Months later, when our son, who had been born prematurely weighing less than three pounds, was big enough to come out of his incubator, Eileen also visited. By then the place must have looked better, for she showed no signs of shock. But then in the Twenties she and Seán had probably been no better off
in Cambridge, Massachusetts. And meanwhile, gifts had come from Kick: electric cooking appliances, a Balenciaga coat for me, a nappy-laundry service for three months, a baby-carrier and several dresses from Bergdorf Goodman.

This mix of grandeur and thrift seemed amusingly bohemian. Geoffrey Taylor, when poetry editor of
The Bell,
had, I now remembered, lived in a house full of furniture made from tea chests and butter boxes. I, who must have been about nine when I was first taken to visit it, had been thrilled to see adults playing house and now had my chance to follow their example.

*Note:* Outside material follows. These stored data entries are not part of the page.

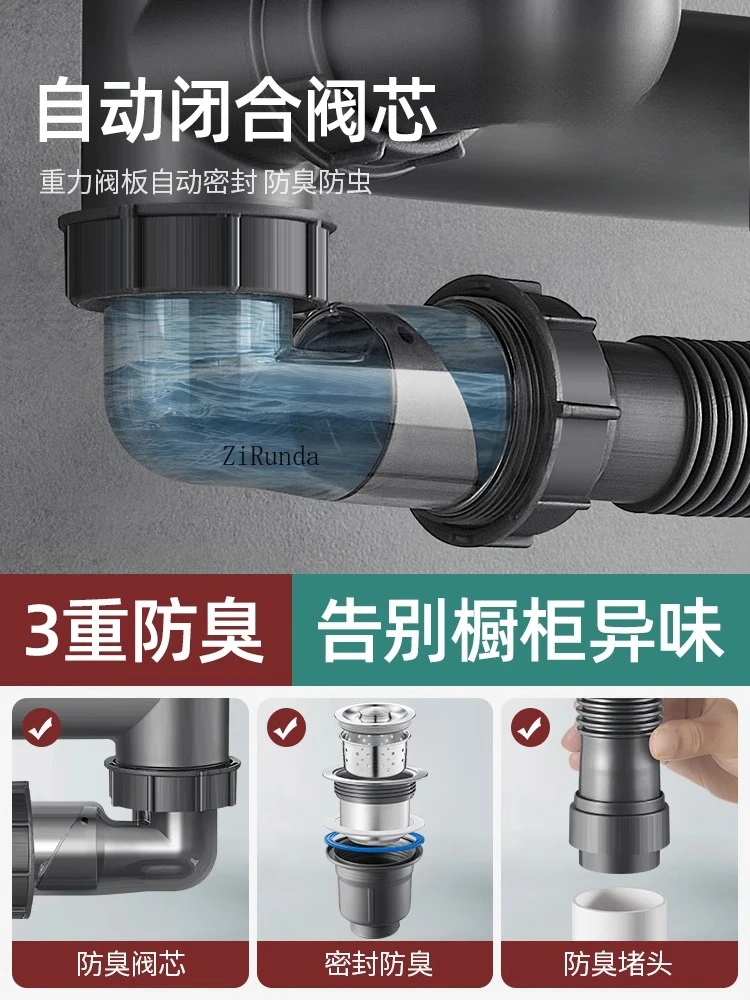 自动闭合阀芯

重力阀板自动密封 防臭防虫

ZiRunda

3重防臭 告别橱柜异味

防臭阀芯

密封防臭

防臭堵头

Furniture from charity shops was easier to recycle than butter boxes and when re-upholstered looked, I considered, rather well. We had brought a dozen antique champagne glasses and two baroque porcelain candelabra from Florence, and Eileen arrived with a gift of Staffordshire pottery from her friend Norah McGuinness, which both soothed our nostalgia for Europe and added style.

Meanwhile letters brought news of friends. Among them came a copy of the first number of a magazine called
Nonplus
from Patricia Murphy, who had founded and funded it and enclosed a covering note reporting – tartly – that Patrick Kavanagh had taken up with Katherine Moloney ‘because he wanted a nurse’. What Patricia herself had wanted was a poet. Accordingly, when she came to the end of her affair with Philip Larkin, she had married Richard Murphy, with whom she had been living when I last visited them in a revamped Lake Park which he had turned into a setting fit for poets by adding such features as a Yeatsian flight of seven granite steps.

The lake itself, though, struck me as gloomy. Wicklow water is often filtered through turf, and though bright as honey on your skin when you are swimming in it, can look, from afar, as dark and restive as a flock of starlings. Perhaps because of this, the two had now divorced and Patricia was living in Dublin near the Grand Canal.